Eso era algo que también odiaba, que la abuela lo peinara. Le hacía daño pasándole el peine una y otra vez hacia delante, dejándole un flequillo recto que no le favorecía para nada. Además, cuando la abuela acababa de peinarlo siempre le ponía un pañuelo en la nariz y le apretaba haciendo que se sonara: –No querrás salir a la calle con los mocos colgando. -Le repetía casi a diario.

Sólo una vez que la abuela lo había peinado podía salir a la calle para ir a la escuela. En cuanto pisaba la acera y estaba seguro de que ya no lo veían por la ventana se pasaba las manos por la cabeza para despeinarse.
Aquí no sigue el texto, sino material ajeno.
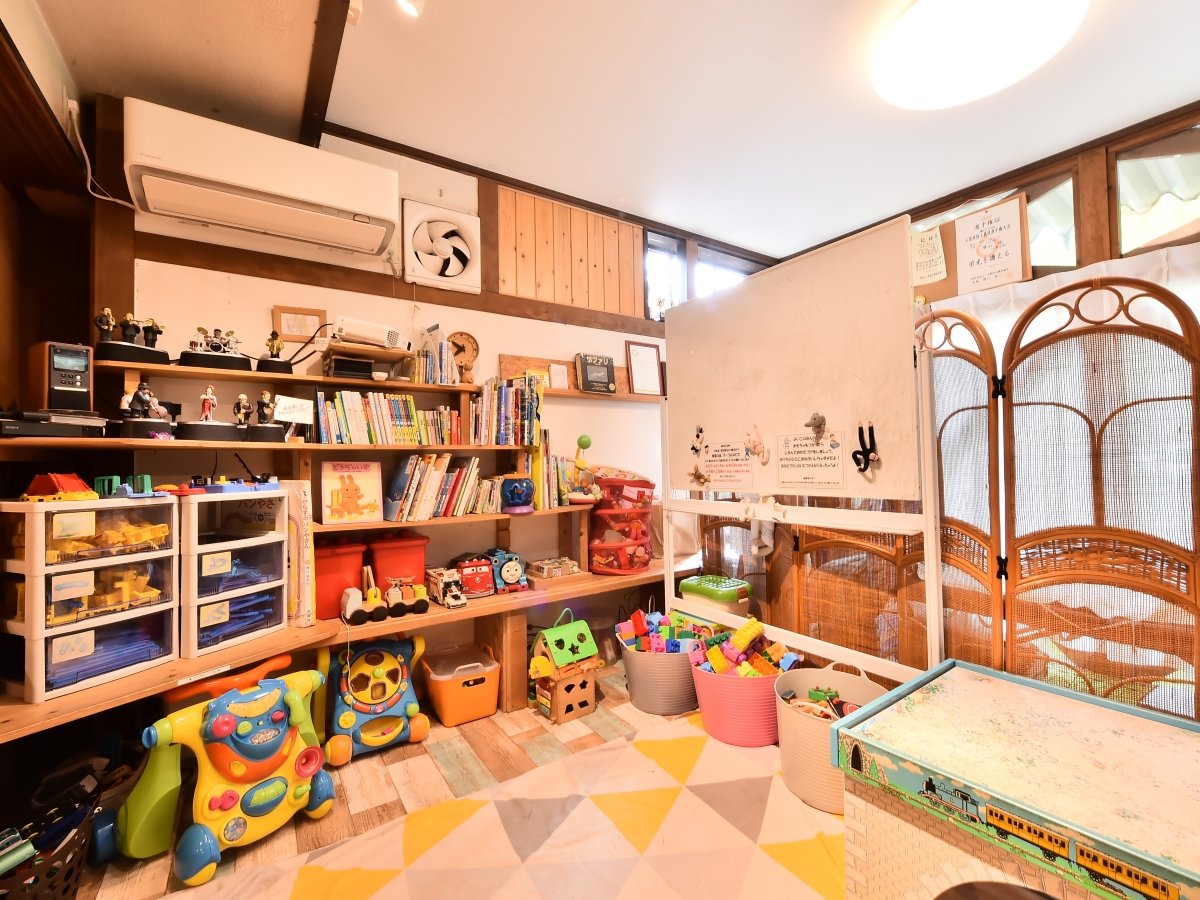 ���L�b�Y�X�y�[�X������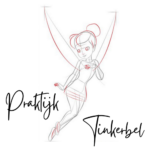 Praktijk Tinkerbel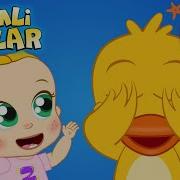 Zeynep Ve Kerem Bebek Ile Ce Ee Oynamayı Öğreniyorum Sevimli Dostlar Bebek Şarkıları Çocuk şarkıları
Tampoco le gustaba ese peinado que le hacía la abuela.

Se detuvo un momento a mirar el escaparate de la tienda de cómics que había unas casas más arriba de la suya. Había salido un nuevo número de el hombre atómico. Tendría que portarse bien hasta el domingo para convencer a mamá o a la abuela de que se lo compraran. También se detuvo en el escaparate de la pastelería que había junto a la tienda de cómics. Se aproximaba la pascua y ya empezaban a exponer las figuras de chocolate que adornarían las monas. No entendía porqué la abuela decía que eran huevos de pascua si no tenían forma de huevo. El año anterior le habían puesto sobre la mona una casa de chocolate con ventanas de confite y este año deseaba que le pusieran una pelota con el escudo de su equipo que acababa de ver en la pastelería. Se lo diría al padrino cuando fuera a verlo el domingo a la hora de comer.

Llegó hasta la esquina. Allí no había nadie. Miró hacia un lado de la calle, miró hacia el otro, miró su reloj de pulsera. Pensó en que había perdido todas las posibilidades que tenía de redención hasta el domingo. Entre dientes masculló un fastidio.

–Mierda, he perdido el autobús.

3 comentarios:

Internautilus dijo...

Me ha parecido un magnífico relato, muy visual, muy tierno, muy.."verídico". O sea, literatura en estado puro. Enhorabuena.

Unknown dijo...

Nos entretenemos imaginando mientras se escapa... como el cuento de la lechera , haciendo cábalas para terminar todo en eso ..en sueños rotos. A esa tierna edad aún quedan muchos días para recomponerlo todo...
Tierno, delicado y muy descriptivo...gran relato de Pascua...Felicidades Caminante, lo pasé muy bien leyéndote...

fonsilleda dijo...

Algo debió de sucederme el otro día porque no lo comenté, me acabo de dar cuenta.
La verdad, aparte de lo estupendamente escrito que está, es una historia que se habrá repetido a lo ancho y largo del mundo ¿cuántas veces?. Aunque es cierto que no por común es menos tierno.
Felicidades Afilador, tú si que sabes.